At the stop a thick crowd of some fifteen people, the majority obviously tourists, were already boarding at the door nearest to Allende before she made it close enough to get off. An equal amount boarded at the door at the front of the car. By the time Chavez and Caruso had her moved through the group, the doors had closed again.
The train began moving.
Ding looked at Dom. “Stand her by the door and keep your head on a swivel. At the next stop we are moving.”
“Roger that.”
If not for the large group of straphangers standing in the middle of the car, Ding and Dom would have seen the two Asian men board from the door between their car and the car forward of them. But the men entered the car and began moving through the crowd, looking for their targets. When they did see the woman and her two mysterious protectors, they were only ten feet away, close to the rear side door. Instantly the North Korean operatives reached inside their coats to the small of their backs.
Caruso and Chavez saw the men right as the guns came out.
The North Koreans drew pistols, pushed a middle-aged woman and her grown daughter out of the way, and the guns rose in the middle of the group of stunned passengers.
The two Campus operatives went into their pants for their own weapons. Dom pulled a Smith & Wesson M&P Shield .40-caliber from inside his waistband under his shirt, and Chavez snatched a Glock 26 nine-millimeter from a Thunderwear holster. As Chavez drew, he stepped in front of Marleni Allende and shielded her with his body.
The North Koreans got the jump on the Americans, but the Americans executed their drawstrokes faster, so the race to get sights on targets was a four-way tie.
The screams and yells of thirty people came last of all.
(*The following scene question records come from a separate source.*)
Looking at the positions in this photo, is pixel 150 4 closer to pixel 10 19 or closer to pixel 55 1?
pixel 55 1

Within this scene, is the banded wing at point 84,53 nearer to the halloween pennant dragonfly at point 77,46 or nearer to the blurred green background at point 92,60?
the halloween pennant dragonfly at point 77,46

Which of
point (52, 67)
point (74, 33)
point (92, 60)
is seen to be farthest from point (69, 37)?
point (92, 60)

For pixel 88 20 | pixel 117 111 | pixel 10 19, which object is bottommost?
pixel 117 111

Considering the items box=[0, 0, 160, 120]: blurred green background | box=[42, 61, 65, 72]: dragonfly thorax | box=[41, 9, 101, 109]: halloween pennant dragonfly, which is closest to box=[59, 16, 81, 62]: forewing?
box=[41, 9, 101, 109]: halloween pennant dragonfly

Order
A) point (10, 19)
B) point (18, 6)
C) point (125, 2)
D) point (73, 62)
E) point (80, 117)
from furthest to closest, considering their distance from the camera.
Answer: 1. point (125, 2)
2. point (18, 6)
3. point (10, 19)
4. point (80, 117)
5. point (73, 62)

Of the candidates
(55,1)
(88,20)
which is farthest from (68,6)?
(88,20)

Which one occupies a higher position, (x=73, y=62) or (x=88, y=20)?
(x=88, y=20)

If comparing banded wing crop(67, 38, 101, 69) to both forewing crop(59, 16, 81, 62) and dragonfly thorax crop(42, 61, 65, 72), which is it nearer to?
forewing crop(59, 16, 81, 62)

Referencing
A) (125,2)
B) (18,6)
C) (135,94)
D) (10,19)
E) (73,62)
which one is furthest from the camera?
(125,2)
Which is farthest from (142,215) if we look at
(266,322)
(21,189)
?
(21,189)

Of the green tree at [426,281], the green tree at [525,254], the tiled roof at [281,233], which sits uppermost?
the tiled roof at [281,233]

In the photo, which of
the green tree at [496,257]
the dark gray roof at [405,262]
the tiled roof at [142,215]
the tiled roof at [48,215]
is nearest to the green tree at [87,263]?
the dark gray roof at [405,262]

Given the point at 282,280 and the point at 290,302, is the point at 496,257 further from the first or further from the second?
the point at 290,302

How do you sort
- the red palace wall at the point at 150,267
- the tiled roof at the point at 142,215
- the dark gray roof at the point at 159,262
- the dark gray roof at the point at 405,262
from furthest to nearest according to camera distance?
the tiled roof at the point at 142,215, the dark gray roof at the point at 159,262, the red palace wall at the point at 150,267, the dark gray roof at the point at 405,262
Within one and a half seconds of the two teams seeing each other in the same train car, the four men had one another at gunpoint, each with two hands on his pistol in a combat grip. Their extended arms and gun barrels meant their muzzles were within eighteen inches of one another.
Men and women all around them dropped to the floor or recoiled out of the way in all directions, but the four professionals stood still as stones in the middle of the train car.
—
It was clear to Chavez these were North Koreans; he guessed they were members of their foreign intelligence service. He was surprised they were operating in the city with firearms, but, Chavez told himself, a gun was a decent tool for an assassin, so it stood to reason these guys were packing.
Caruso was on Chavez’s right, and as it happened, he had his gun on the man directly in front of Chavez, while Chavez himself was targeting the man just six feet in front of Caruso. The North Koreans had crossed their aim as well. The four weapons formed a near-perfect X that rocked and rolled with the rhythm of the moving train, and Chavez couldn’t help but think about the fact that he and the other three men would catch simultaneous point-blank rounds to the head if anybody on this train car so much as even sneezed.
He pictured what that would look like to the captive audience here. One extra-loud bang and four armed assholes dropping dead to the floor in a massive pool of blood.
That would be one hell of a vacation memory for all the tourists on the train.
No one said anything for the first few seconds, so Chavez took the role of master of ceremonies. “English? Either of you boys speak English?”
Sweat covered the brow of the man at the end of Chavez’s notch-and-post gunsight. Chavez didn’t look at the man in front of him, because that was Dom’s responsibility, and he knew Dom would have that guy covered.
Chavez’s man, dripping with sweat, had eyes that were wide and alert, but he did not seem panicked. He said, “I speak English.”
Chavez nodded. “That’s good.” He smiled a little, trying to bring even the slightest bit of calm to the scene. “This is a mess, huh?”
The North Korean didn’t reply.
Chavez continued, “I bet you and your partner want to go home tonight just like me and my partner. Am I right?”